Seven years ago SESF analyzed the county’s unfunded liabilities which it found to total over $48M as of 2006. These findings were published in ‘TR0712-1: Unfunded Liabilities – Our Community’s Fiscal Time Bombs’, and presented to the Board of Supervisors by Michael McDaniel, the report’s lead author. As I recall, the supervisors politely thanked us for our labors, and promptly dismissed the matter from further consideration. At the time the county had almost $20M in reserve, and all was well.
This was in the heady days of 2007 when CalPERS was reaping double digit appreciations on its portfolio, the real estate market was on its way to the moon, and everyone was drinking the kool-aid. Our warnings of the unsustainable performance of such investments were lost in those days of wine and roses. I think we were judged to be out of our depth; after all county finances, especially public employee pension funding, are a complex matter not accessible to everyone.
The point of this missive is that the liabilities are now starting to come due, with the operational word being ‘starting’. The $6M+ demanded by CalPERS is just the beginning of what the county must start making up if it is not to default on its pension commitments. CalPERS has demonstrated itself to have a deficit in both accounting and investments when it comes to astute portfolio management. Way back when, it was content in calculating its future fiscal health by predicting 7.5% annual returns. The market has delivered these since the depth of the Great Recession, yet now CalPERS is going to the counties and displaying its newly discovered sore finger.

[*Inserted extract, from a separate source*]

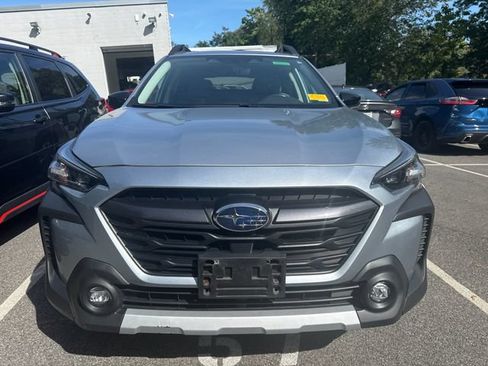 Used 2023 Subaru Outback Limited AWD/4WD image 6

The point here is that Nevada County’s plans should include contingency responses to when CalPERS discovers more shortfalls in its ability to make ever increasing pension payments to the state’s growing cohort of public employee retirees (many from jurisdictions in or teetering on the edge of bankruptcy). I fear that the bills to our county will quickly amount to tens of millions as the markets react to the inevitable ‘tapering’ of the Fed’s $85B/month quantitative easing. Yellen is inheriting Bernanke’s folly, and she will own it if she does not start slowing down the gratuitous printing of dollars that is now going on at a trillion dollar annual rate. This reputed monetary dove will be the one to take away the punchbowl, you can bet on it. And then she will be known as the Fed’s Black Swan.
I wish Hank Weston godspeed in his re-election, and then in his confrontation with the All-devouring Beast.
[16nov13 update] Then there are those who believe that Yellen will launch her chairmanship by really turning on the money nozzles. This will doubly guarantee that there will be no soft landing for the economy, but it sure would blow the lid off the stock markets for a bit.
But it’s really our own RL ‘Bob’ Crabb who in the 16nov13 Union nails the essence of how the present, shown above, pilfers from the future.